Outros países como a Holanda e a Suécia também estão obtendo
ótimos resultados com essa política. Inclusive, a Holanda têm recebido presos
da Noruega por sobra de vagas. A Suécia fechou 4 presídios nos últimos anos, e
tende a fechar ainda mais.
Conclusão
Os resultados são óbvios. Tão óbvios que nos perguntamos por
que isso não acontece aqui. Os motivos são variados. Temos em nosso país,
enraizado em seu sistema educacional, uma cultura da impunidade e do incentivo
ao crime. Além disso, temos em vigência uma cultura conservadora e hipócrita,
que condena os infortunados e os pobres enquanto despreza qualquer política que
vise prevenir e solucionar a criminalidade, como a posição da bancada da bala
sobre a legalização da maconha e do aborto.
A questão é, deixando a emoção e o sentimentalismo de lado,
e por mais difícil que seja em alguns casos, devemos encarar os presidiários
como seres humanos, passíveis de erros e acertos como qualquer um.
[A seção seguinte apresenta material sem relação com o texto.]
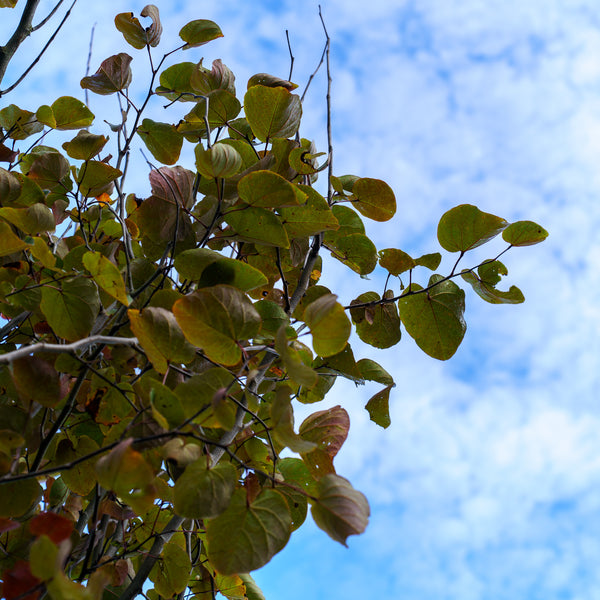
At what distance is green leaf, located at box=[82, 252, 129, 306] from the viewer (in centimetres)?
54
Em sua
maioria, são capazes de se reeducar, se reformar, voltar a sociedade e viver
como todos nós. Assim como qualquer cidadão que passa por uma fase (com álcool
ou qualquer vício lícito), muitos podem superar seus problemas, se arrepender
genuinamente, e passar a frente diversas lições de vida para jovens e crianças,
podendo preveni-los contra o mundo das drogas e do crime.
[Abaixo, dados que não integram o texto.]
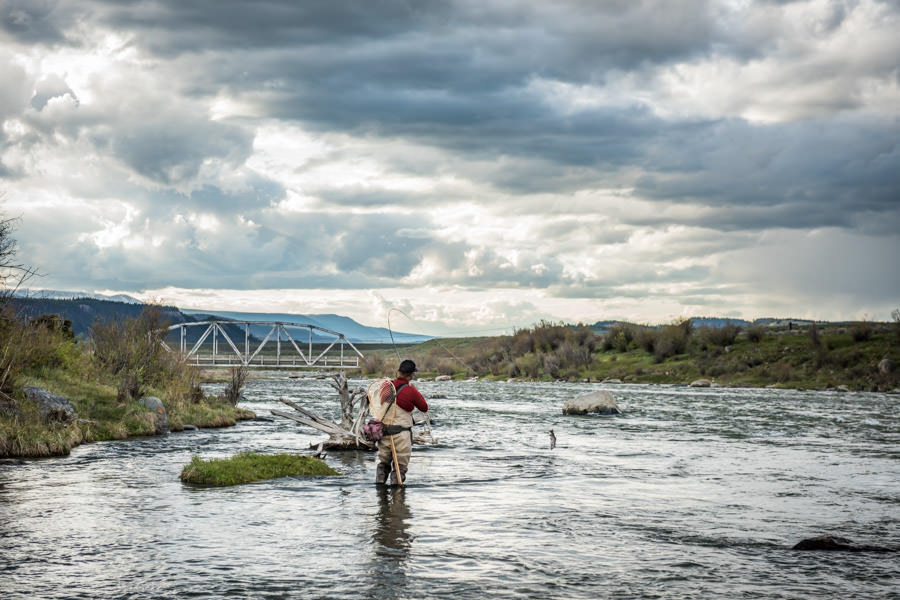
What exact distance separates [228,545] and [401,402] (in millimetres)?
5524

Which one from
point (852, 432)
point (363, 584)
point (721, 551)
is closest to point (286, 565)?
point (363, 584)

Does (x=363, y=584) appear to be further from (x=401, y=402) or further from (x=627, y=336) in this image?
(x=627, y=336)

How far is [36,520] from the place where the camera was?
49.7ft

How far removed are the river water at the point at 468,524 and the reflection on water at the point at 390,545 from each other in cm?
5

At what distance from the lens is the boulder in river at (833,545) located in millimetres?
14155

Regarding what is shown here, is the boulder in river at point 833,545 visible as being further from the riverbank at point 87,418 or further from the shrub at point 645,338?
the shrub at point 645,338

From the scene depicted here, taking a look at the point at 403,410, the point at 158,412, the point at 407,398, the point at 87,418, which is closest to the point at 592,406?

No momento, em nosso país, devido a essa cultura
conservadora e hipócrita, estamos a anos-luz de chegar em qualquer patamar
próximo aos exemplos nórdicos. Mas podemos votar em políticos com agendas mais
progressistas e humanas, imaginando que um dia possamos ter uma população
carcerária menor, com um sistema mais justo e coerente. Acompanhando os
desfechos das últimas eleições, e o direcionamento dos políticos mais poderosos
do congresso, podemos imaginar que num século, talvez consigamos esses
resultados.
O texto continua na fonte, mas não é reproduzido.